Let me return to the Collect for Ash Wednesday: Almighty and everlasting God, you hate nothing that you have made and forgive the sins of all those who are penitent … God loves his creation; God does not hate his creation. Today’s Epistle, from the First Letter of Peter, points us to the inner aspect of baptism and salvation. We are washed in the waters of salvation, not as Peter in the Gospels thought by being willing to be doused from head to toe, but by talking with God from a good conscience. And, in this way, many of the things which we are encouraged to do in the Season of Lent fall into place. We are not asked to subject ourselves to a cosmetic spiritual makeover – we are asked to do our almsgiving in secret. We are not asked to become a celebrity, someone quite different from who we are - an undying modern obsession – we are asked to participate willingly in the transformation under God which is referred to as the new creation. It is beautifully and hopefully voiced in 1 John 3:2 and 3: Dear friends, we are now God’s children; what we shall be has not yet been disclosed, but we know that when Christ appears we shall be like him, because we shall see him as he is. This is the fruit of our response to baptism, to the saving work of God and to the forgiveness of God.
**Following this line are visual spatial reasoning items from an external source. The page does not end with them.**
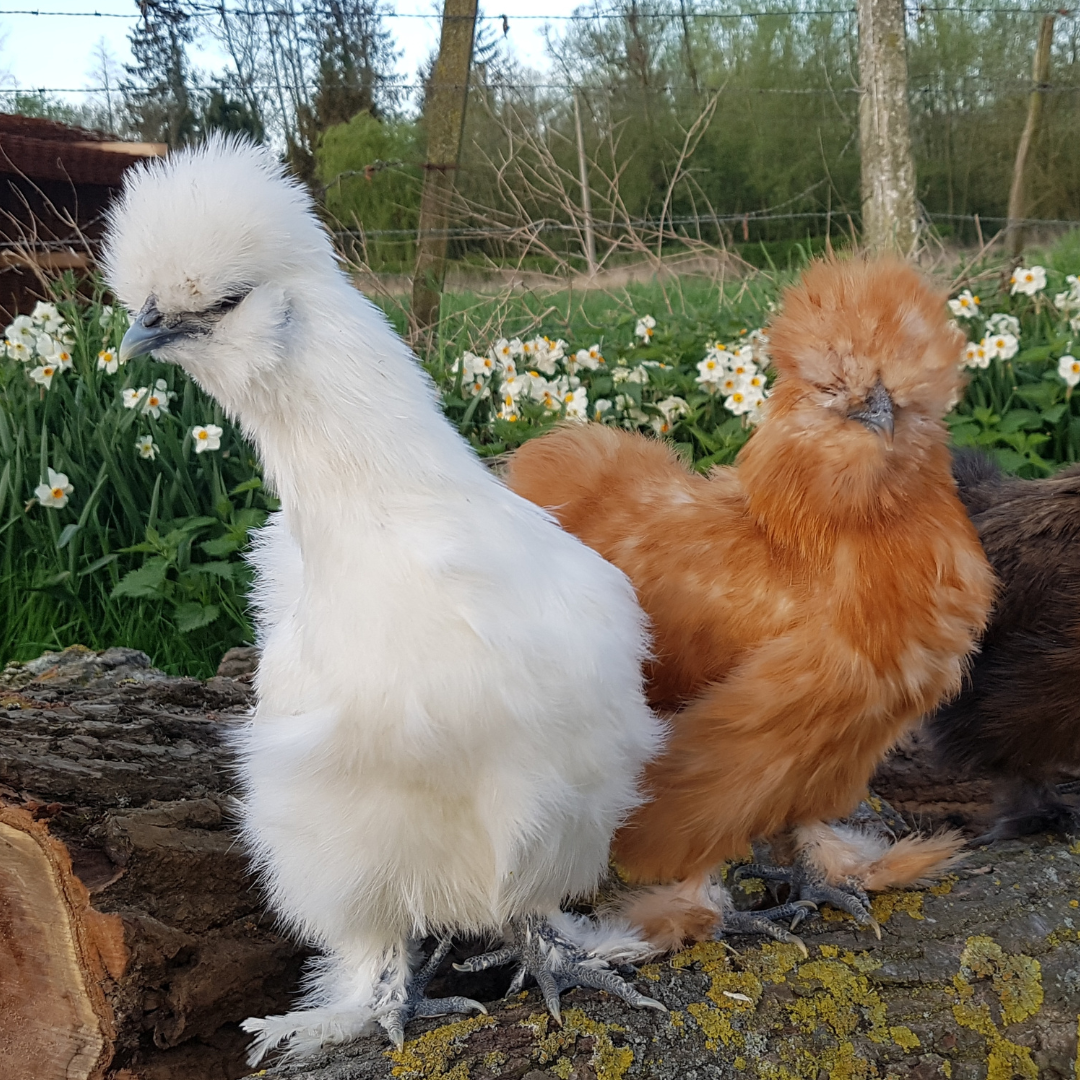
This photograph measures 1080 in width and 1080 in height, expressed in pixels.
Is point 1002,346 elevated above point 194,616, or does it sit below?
above

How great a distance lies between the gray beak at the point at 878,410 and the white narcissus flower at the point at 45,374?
10.3ft

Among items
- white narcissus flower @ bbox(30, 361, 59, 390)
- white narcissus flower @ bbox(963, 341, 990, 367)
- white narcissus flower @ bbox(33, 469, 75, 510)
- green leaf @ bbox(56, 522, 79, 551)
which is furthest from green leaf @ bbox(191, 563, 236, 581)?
white narcissus flower @ bbox(963, 341, 990, 367)

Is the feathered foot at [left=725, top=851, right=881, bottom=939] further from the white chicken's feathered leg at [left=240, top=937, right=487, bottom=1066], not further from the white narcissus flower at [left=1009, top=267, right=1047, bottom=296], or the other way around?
the white narcissus flower at [left=1009, top=267, right=1047, bottom=296]

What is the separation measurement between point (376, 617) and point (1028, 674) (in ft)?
5.21

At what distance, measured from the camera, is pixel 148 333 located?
134cm

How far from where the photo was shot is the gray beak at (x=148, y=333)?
1336 millimetres

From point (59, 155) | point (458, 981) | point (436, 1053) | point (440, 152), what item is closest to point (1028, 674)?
point (458, 981)

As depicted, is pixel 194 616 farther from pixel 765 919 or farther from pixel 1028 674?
pixel 1028 674

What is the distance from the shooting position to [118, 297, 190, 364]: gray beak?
1.34 meters

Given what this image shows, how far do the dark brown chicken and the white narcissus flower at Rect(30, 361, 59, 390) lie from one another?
10.7ft

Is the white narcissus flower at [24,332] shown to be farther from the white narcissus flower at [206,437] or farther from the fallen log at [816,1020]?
the fallen log at [816,1020]

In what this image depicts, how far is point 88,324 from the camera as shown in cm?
400

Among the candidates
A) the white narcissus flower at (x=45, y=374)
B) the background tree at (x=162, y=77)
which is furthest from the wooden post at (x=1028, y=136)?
the white narcissus flower at (x=45, y=374)

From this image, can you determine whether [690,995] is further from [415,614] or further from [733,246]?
[733,246]
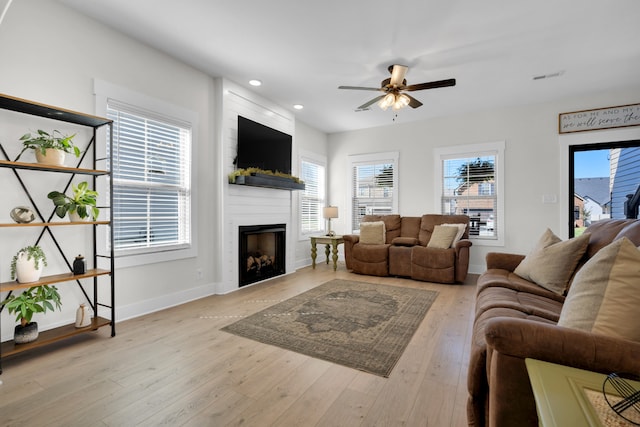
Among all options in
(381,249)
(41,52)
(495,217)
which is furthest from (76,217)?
(495,217)

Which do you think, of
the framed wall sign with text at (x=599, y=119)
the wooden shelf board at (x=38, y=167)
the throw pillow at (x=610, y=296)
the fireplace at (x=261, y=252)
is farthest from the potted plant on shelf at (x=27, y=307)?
the framed wall sign with text at (x=599, y=119)

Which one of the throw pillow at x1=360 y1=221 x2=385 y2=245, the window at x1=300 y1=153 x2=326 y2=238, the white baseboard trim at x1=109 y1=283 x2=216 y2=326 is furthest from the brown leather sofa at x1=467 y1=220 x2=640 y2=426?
the window at x1=300 y1=153 x2=326 y2=238

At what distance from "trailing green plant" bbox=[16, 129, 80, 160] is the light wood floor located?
1556 mm

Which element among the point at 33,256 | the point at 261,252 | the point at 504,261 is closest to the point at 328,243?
the point at 261,252

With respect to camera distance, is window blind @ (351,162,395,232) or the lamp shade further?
window blind @ (351,162,395,232)

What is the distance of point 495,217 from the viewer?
515cm

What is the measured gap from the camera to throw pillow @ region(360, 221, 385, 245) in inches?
209

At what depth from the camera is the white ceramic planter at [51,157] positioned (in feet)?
7.34

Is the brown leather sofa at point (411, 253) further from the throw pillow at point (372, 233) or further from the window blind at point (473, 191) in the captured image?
the window blind at point (473, 191)

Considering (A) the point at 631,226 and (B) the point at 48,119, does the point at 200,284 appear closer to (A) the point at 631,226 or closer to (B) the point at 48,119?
(B) the point at 48,119

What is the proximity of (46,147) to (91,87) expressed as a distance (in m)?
0.83

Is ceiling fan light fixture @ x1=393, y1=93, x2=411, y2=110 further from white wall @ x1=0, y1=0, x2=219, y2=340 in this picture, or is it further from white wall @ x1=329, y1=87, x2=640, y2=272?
white wall @ x1=0, y1=0, x2=219, y2=340

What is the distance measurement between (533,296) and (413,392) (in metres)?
1.13

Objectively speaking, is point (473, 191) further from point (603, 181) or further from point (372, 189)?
point (372, 189)
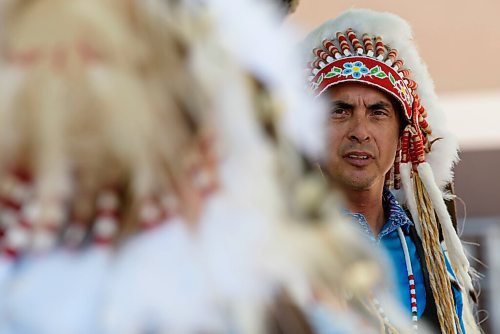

At a time when the whole world has Israel-Palestine in its heart and in particular the peoples of Gaza, trial, torment and the wilderness are very much in our mind and on our heart. We in Ireland who seek to stand in solidarity with all who suffer in this situation of human degradation, devastation and disaster, continue to be inspired by the witness and the courage shown by Christian people at the heart of this tragedy. We are further inspired by the words of your bishop, a dear friend who worshipped with us in our diocese on the Day of Pentecost 2008. I refer to the words he used when right at the end of the old year 2008 he said: ‘The world waits in eager expectation for people of good will, courage and vision to set aside personal agendas, to encourage the change of heart, to empower all people of faith to tear down the walls of cruelty, fear and hatred. We cannot diminish or escape from the challenges before us which are very real and confront our people. Peace, a just durable peace, is rooted in the reconciling love of God for all the people of this land.’

In the midst of tribulation, we need constantly to be reminded and to hold fast that God loves all his creation, everything that God has made.

St Mark 1.12, 13: At once the Spirit drove Jesus out into the wilderness, and there he remained for forty days tempted by Satan.